Based on the loading type
- Axial load and biaxial bending column
- Axial load and un-axial bending column
- Axially loaded column
Based on the slenderness ratio
- Slender or long column: It’s long if the pillar’s length exceeds the critical buckling length. Moreover, if the buckling is unsuccessful, your column is probably slender.
- Short column: Meanwhile, if its length is less than the standard crucial buckling length and the column breaks down by shearing, you can consider it a short column.
Based on the pattern of lateral reinforcement
- Spiral columns
- Tied columns
What are Beams?
The beams are structural components that aid in transporting the loads from the slab to the columns. It’s a horizontally structured family that upholds and carries over the weight from one load-heavy wall to another. Its width and depth are often small in cross-section compared to its span.
Generally, its primary roles are to support walls and ensure that concrete slabs don’t weigh down. It’s a structural member often utilized to reinforce columns, guaranteeing the ideal bending force distribution in the beams and barely warping in the columns.

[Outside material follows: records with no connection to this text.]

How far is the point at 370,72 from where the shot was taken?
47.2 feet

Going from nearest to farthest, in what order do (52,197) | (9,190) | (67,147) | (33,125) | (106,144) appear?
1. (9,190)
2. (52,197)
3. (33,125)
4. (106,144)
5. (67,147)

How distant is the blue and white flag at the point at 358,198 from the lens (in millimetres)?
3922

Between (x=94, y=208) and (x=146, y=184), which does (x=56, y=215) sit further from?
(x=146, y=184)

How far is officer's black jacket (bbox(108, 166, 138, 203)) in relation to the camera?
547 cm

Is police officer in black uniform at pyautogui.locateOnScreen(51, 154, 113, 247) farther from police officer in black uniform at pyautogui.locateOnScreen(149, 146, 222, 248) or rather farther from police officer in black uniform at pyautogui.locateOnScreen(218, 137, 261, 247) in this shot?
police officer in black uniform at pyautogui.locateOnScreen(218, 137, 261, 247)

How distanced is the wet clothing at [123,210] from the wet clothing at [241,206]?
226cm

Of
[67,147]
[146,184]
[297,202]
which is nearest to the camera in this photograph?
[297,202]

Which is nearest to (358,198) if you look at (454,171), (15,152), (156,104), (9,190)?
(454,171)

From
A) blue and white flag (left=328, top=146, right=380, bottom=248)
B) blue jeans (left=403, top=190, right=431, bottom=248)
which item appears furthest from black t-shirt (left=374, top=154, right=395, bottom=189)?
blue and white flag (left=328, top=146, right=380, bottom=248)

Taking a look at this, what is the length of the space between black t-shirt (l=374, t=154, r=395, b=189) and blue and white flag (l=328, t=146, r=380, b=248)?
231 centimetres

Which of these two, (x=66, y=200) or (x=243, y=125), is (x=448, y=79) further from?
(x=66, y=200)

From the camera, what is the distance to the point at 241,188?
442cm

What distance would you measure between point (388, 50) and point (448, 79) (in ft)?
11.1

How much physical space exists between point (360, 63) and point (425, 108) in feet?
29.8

To accurately define the correct length and width of the beams, you must calculate the load or internal forces it is supposed to bear. Here are some of the internal pressures you should take into account:
- Normal Force: The forces that move perpendicularly toward the beam’s surface.
- Shear Force: The pressures exerted with the object’s facade in parallel motion.
- Bending Moment: This force depends on a specific point in the moment diagram, but it can be the slope or the shearing force.
Different beam types
- Simply supported beam
- Fixed beam
- Cantilever beam
- Continuous beam
- Overhanging beam
Columns, beams, and their striking significance to structures
Applying columns and beams on a construction project should be considered as it’s ideal for boosting the sturdiness and long-time value of the building’s corners and the meeting points of beams and walls. Contractors and crew builders should ensure proper installation, though, as any miscalculation can result in many dangers—harming individuals and your pocket. Take note of all the forces that can affect the beams’ and columns’ quality and performance.